Reproduce the text on driving times to Donegal Town and tips for driving in Donegal in full, word for word.

### Excerpt

********

Here are some approximate drive times between other popular destinations in Ireland and Donegal Town. This does not include drive times if you’re driving the Wild Atlantic Way to these destinations.
- From Dublin Airport: 3 hours
- From Shannon Airport: 3.5-4 hours
- From Galway: 2.5-3 hours
- From Cork: 4.5-5 hours
- From Limerick: 3-4 hours
- From Doolin: 3.5-4 hours
- From Belfast: 2-2.5 hours

Tips for Driving in Donegal
If you’re worried about driving on the opposite side of the road and car, don’t be. It’ll take about 30 minutes to an hour to get used to. And if you’re scared of the one-lane roads that allow for two cars, just know that people work with each other. Sometimes you can both inch a little to the left and pass without a problem. Other times someone will have to back up or wait in a small outlet for the other car to pass.
One thing to know is that it will take longer to arrive at your destination than Google Maps tells you because you’ll be soaking in the stunning scenery as you go.
Use the restroom whenever you can. I drink a lot of water and there are tons of little coffee trailers throughout Donegal, some with great views, that I just had to stop at. So I was always looking for the bathroom. Unfortunately, they’re few and far between when you’re out in the country. So if you are in a pub or a shop, make sure to use the facilities!
Take plenty of breaks. No matter what side of the road you’re used to driving on, driving for hours every day is exhausting. So plan your route to maximize what you see and minimize the time it takes to see it.


Google Maps may route you to take a ferry. This happened to me when I was trying to get from Fanad Peninsula to the Inishowen Peninsula. All of a sudden, the next direction was: take the ferry. When I say my jaw dropped, I mean it was on the floor. It took me a few minutes to figure out how to avoid this, but then I was back on track. So, double check the route before you start driving (unless you want to a take a ferry).
Keep a change of clothes in the car just in case you get caught in the rain!

********

### Material provided
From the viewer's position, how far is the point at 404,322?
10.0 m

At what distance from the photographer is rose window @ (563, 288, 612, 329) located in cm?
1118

********

### Response to the exercise
Here are some approximate drive times between other popular destinations in Ireland and Donegal Town. This does not include drive times if you’re driving the Wild Atlantic Way to these destinations.
- From Dublin Airport: 3 hours
- From Shannon Airport: 3.5-4 hours
- From Galway: 2.5-3 hours
- From Cork: 4.5-5 hours
- From Limerick: 3-4 hours
- From Doolin: 3.5-4 hours
- From Belfast: 2-2.5 hours

Tips for Driving in Donegal
If you’re worried about driving on the opposite side of the road and car, don’t be. It’ll take about 30 minutes to an hour to get used to. And if you’re scared of the one-lane roads that allow for two cars, just know that people work with each other. Sometimes you can both inch a little to the left and pass without a problem. Other times someone will have to back up or wait in a small outlet for the other car to pass.
One thing to know is that it will take longer to arrive at your destination than Google Maps tells you because you’ll be soaking in the stunning scenery as you go.
Use the restroom whenever you can. I drink a lot of water and there are tons of little coffee trailers throughout Donegal, some with great views, that I just had to stop at. So I was always looking for the bathroom. Unfortunately, they’re few and far between when you’re out in the country. So if you are in a pub or a shop, make sure to use the facilities!
Take plenty of breaks. No matter what side of the road you’re used to driving on, driving for hours every day is exhausting. So plan your route to maximize what you see and minimize the time it takes to see it.


Google Maps may route you to take a ferry. This happened to me when I was trying to get from Fanad Peninsula to the Inishowen Peninsula. All of a sudden, the next direction was: take the ferry. When I say my jaw dropped, I mean it was on the floor. It took me a few minutes to figure out how to avoid this, but then I was back on track. So, double check the route before you start driving (unless you want to a take a ferry).
Keep a change of clothes in the car just in case you get caught in the rain!